Apache PDFBox is quite easy to use if you’re doing basic text extraction, let’s look at the example:-

  1. Let’s first import the pdfbox dependency to the pom.xml
    <dependency>
        <groupId>org.apache.pdfbox</groupId>
        <artifactId>pdfbox</artifactId>
        <version>2.0.27</version>
    </dependency>
    
    or build.gradle
    implementation group: 'org.apache.pdfbox', name: 'pdfbox', version: '2.0.27'
    
  2. Let’s look at the simple example of using Apache PDFBox to read text from a PDF file:-
    import org.apache.pdfbox.pdmodel.PDDocument;
    import org.apache.pdfbox.text.PDFTextStripper;
    import java.io.File;
    import java.io.IOException;
    
    public class PdfDocumentReader {
    
      public void readPdfFile(File file) throws IOException {
        try(PDDocument document = PDDocument.load(file)) {
            if (!document.isEncrypted()) {
                PDFTextStripper textStripper = new PDFTextStripper();
                String text = textStripper.getText(document);
                System.out.println("Text:" + text);
            }
        }
      }
    }
    

In this example, we initialized the instance of PDDocument in the try block to auto-close the resources after reading the PDF file.

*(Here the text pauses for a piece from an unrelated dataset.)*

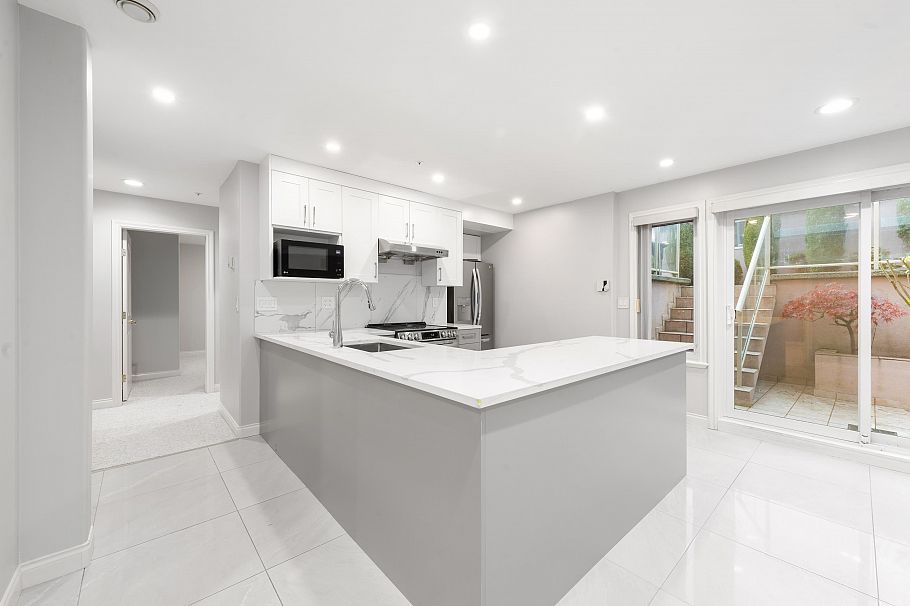 1363 W 51 Avenue Vancouver, BC - 29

Please refer to apache pdfbox examples for more examples

iText 5

iText has open-source libraries to read and write complex PDF files. iText library provides low-level support to read a PDF file but is a bit complex to understand and work with.

Please note that iText 5 is EOL and transitioned to maintenance mode, meaning it only receives security-related releases and fixes to allow users who have developed their solutions using iText 5 to safely continue using it. No new features will be added. For new implementations, iText 7 is recommended.

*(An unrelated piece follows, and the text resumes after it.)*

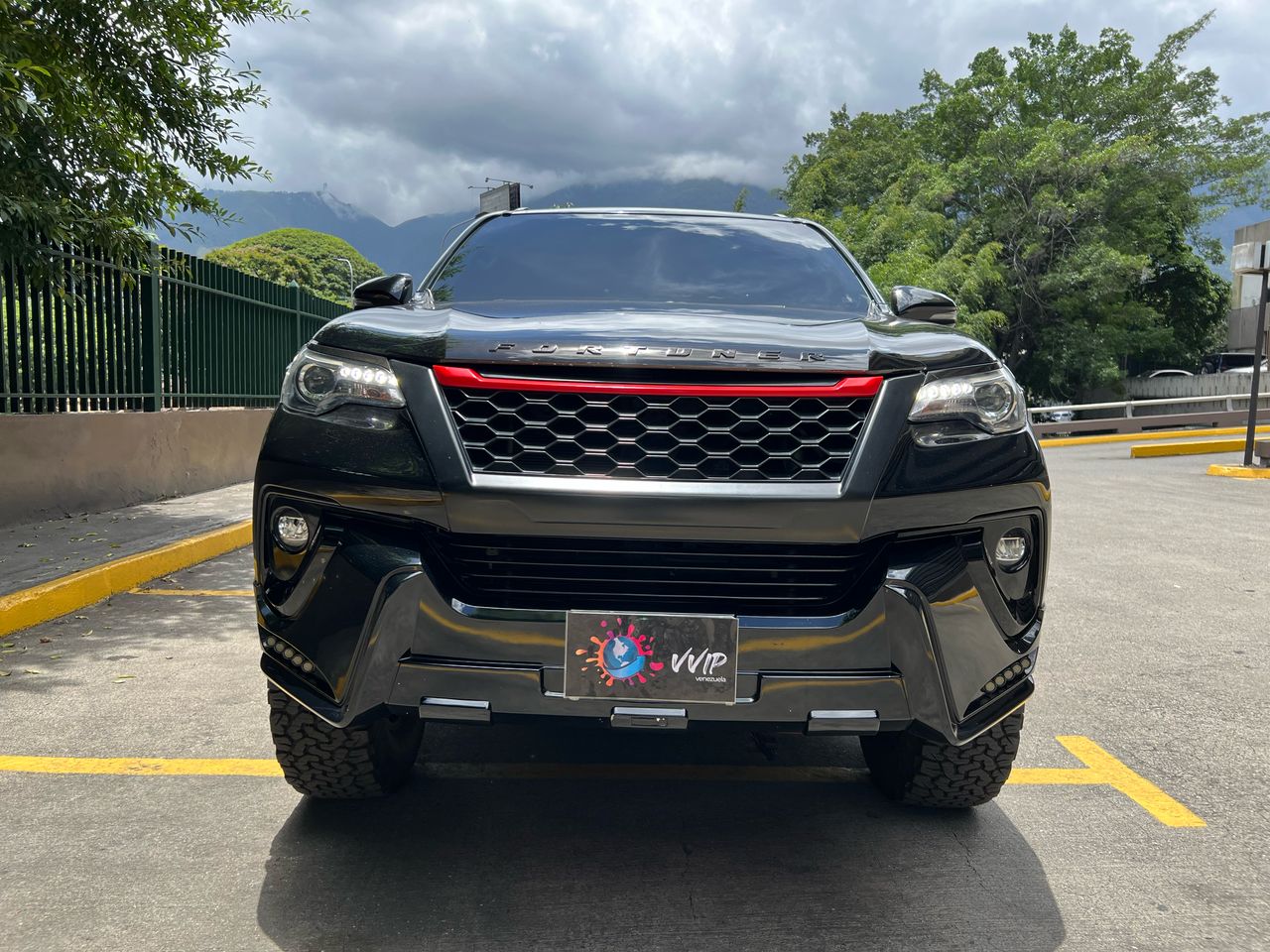 Toyota Fortuner VXR+ V6 – Año 2020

Let’s explore how to read PDF using iText 5:-

  1. Let’s first import the itextpdf dependency to the pom.xml
    <dependency>
        <groupId>com.itextpdf</groupId>
        <artifactId>itextpdf</artifactId>
        <version>5.5.13.3</version>
    </dependency>
    
    or build.gradle
    implementation group: 'com.itextpdf', name: 'itextpdf', version: '5.5.13.3'
    
  2. Let’s look at the simple example of using iText to read text from a PDF file:-
    import com.itextpdf.text.pdf.PdfReader;
    import com.itextpdf.text.pdf.parser.PdfTextExtractor;
    import java.io.IOException;
    
    public class PdfDocumentReader {
    
      public void readPdfFile(String fileName) throws IOException {
        PdfReader pdfReader = new PdfReader(fileName);
        int pages = pdfReader.getNumberOfPages();
        StringBuilder text = new StringBuilder();
        for (int i = 1; i <= pages; i++) {
            text.append(PdfTextExtractor.getTextFromPage(pdfReader, i));
        }
        System.out.println("Text:" + text);
      }
    }
    

In this example, we initialized the instance of PdfReader to load a PDF file and then looped through the pages to extract the content from each page.

iText 7

iText 7 is recommended iText library to read a PDF file. Let’s explore that:-

  1. Let’s first import the itext7-core dependency to the pom.xml
    <dependency>
      <groupId>com.itextpdf</groupId>
      <artifactId>itext7-core</artifactId>
      <version>7.2.5</version>
      <type>pom</type>
    </dependency>
    
    or build.gradle
    implementation group: 'com.itextpdf', name: 'itext7-core', version: '7.2.5', ext: 'pom'
    
  2. and write a code using iText to read text from a PDF file:-
    import com.itextpdf.kernel.pdf.PdfDocument;
    import com.itextpdf.kernel.pdf.PdfPage;
    import com.itextpdf.kernel.pdf.PdfReader;
    import com.itextpdf.kernel.pdf.canvas.parser.PdfTextExtractor;
    import java.io.File;
    import java.io.IOException;
    
    public class PdfDocumentReader {
    
      public void readPdfFileFromPdfBox7(File file) throws IOException {
        StringBuilder text = new StringBuilder();
        try(PdfDocument document = new PdfDocument(new PdfReader(file))){
            for (int i = 1; i <= document.getNumberOfPages(); ++i) {
                PdfPage page = document.getPage(i);
                text.append(PdfTextExtractor.getTextFromPage(page));
            }
        }
        System.out.println("Text:" + text);
      }
    }
    

In this example, we initialized the instance of PdfDocument in the try block to auto-close the resources after reading the PDF file.